On the 8th December the Parade and Toy Service will be combined with Messy Church and will take the form of a Christingle Service.
The idea of Christingles came from a Moravian Church in Germany in 1747. The minister, John de Watteville, gave children at the service a lighted candle with a red ribbon around it. This represented Jesus being the light of the world and the final prayer of that first service was “Lord Jesus, kindle a flame in these children’s hearts, that theirs like Thine become”. The custom went around the world with the church.

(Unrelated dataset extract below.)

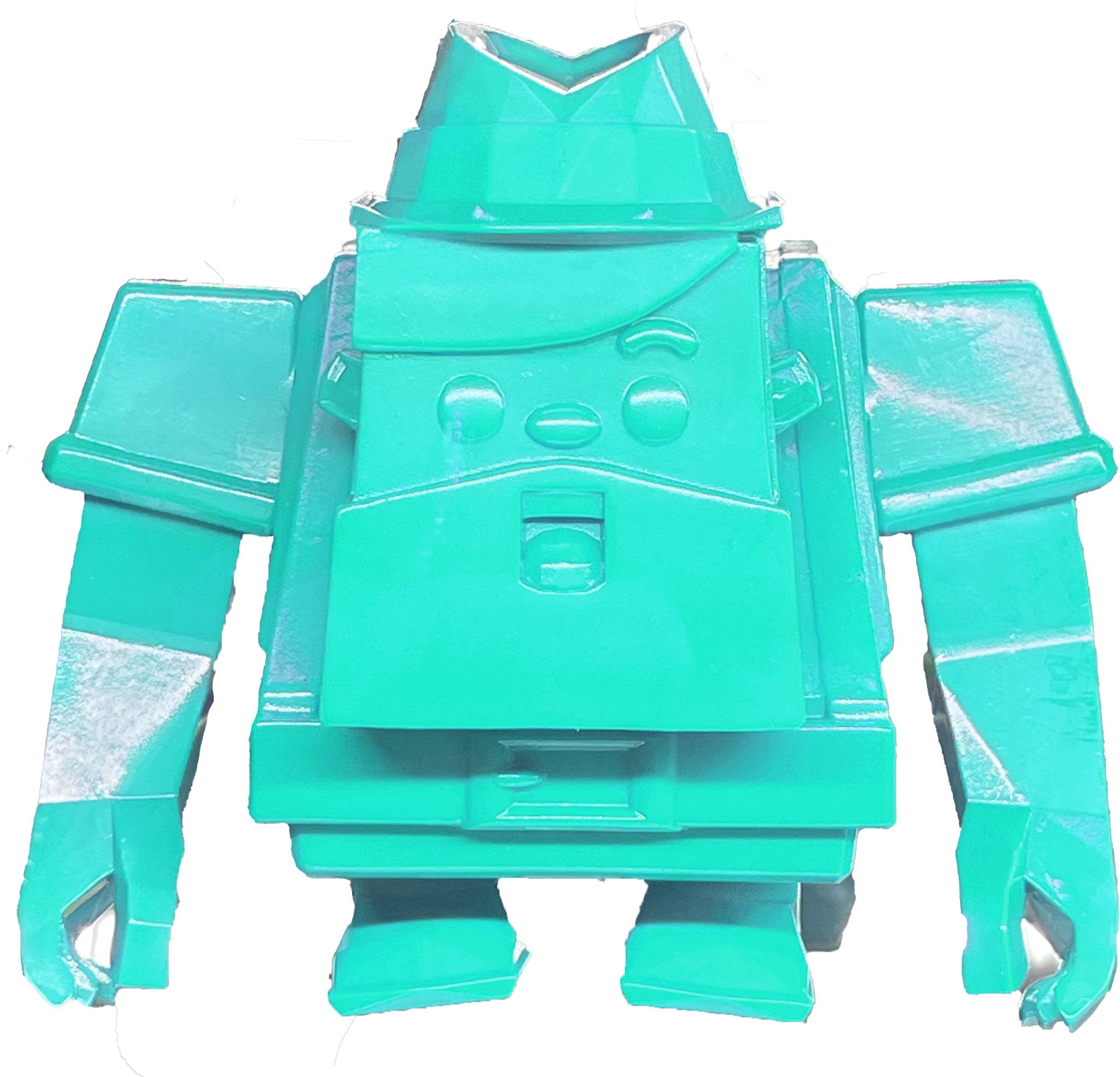 Products – Page 48 – 3DRetro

Missionaries brought the Moravian Church to England in the 1700s. In Moravian churches, the Christingle Service is usually held on the Sunday before Christmas or on Christmas Eve. The word Christingle could have come from an ‘English’ version of ‘Christkindl’ meaning little Christ child.

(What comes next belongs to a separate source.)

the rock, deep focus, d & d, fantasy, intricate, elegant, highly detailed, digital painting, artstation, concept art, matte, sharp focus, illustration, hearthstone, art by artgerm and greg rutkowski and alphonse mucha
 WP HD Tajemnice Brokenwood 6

Christingles became widely known in England because the Children’s Society (one of the earliest children’s charities in the UK which has strong connections with the Church of England) offer the resources for the service as a means of raising the Charity’s profile.
We’re going to link our making of the Christingle to what was the first song of the New Testament. It’s the song that Mary sang when she visited her cousin Elizabeth to share the news of the baby Jesus inside her. This was going to be a baby who would change everything, and the song reflects that. Jesus was going to turn everything the right way up again because we as human beings have messed up God’s world. Mary sings about this with amazement in her song of praise. She gained new perspectives on God’s love for her and sings of how God is creating a new sort of family for the humble, the poor and the powerless. As Christians, we know that everything depended on Mary’s ‘yes’ to the angel Gabriel’s message from God. Because of it, the incarnation was possible, which in time led to our salvation through the life, death and resurrection of Jesus Christ. Mary’s song is in effect the first Christmas carol of the season – but it can be sung at any time because (like the Christingle itself) it celebrates the story of God’s love for every individual and for the whole world.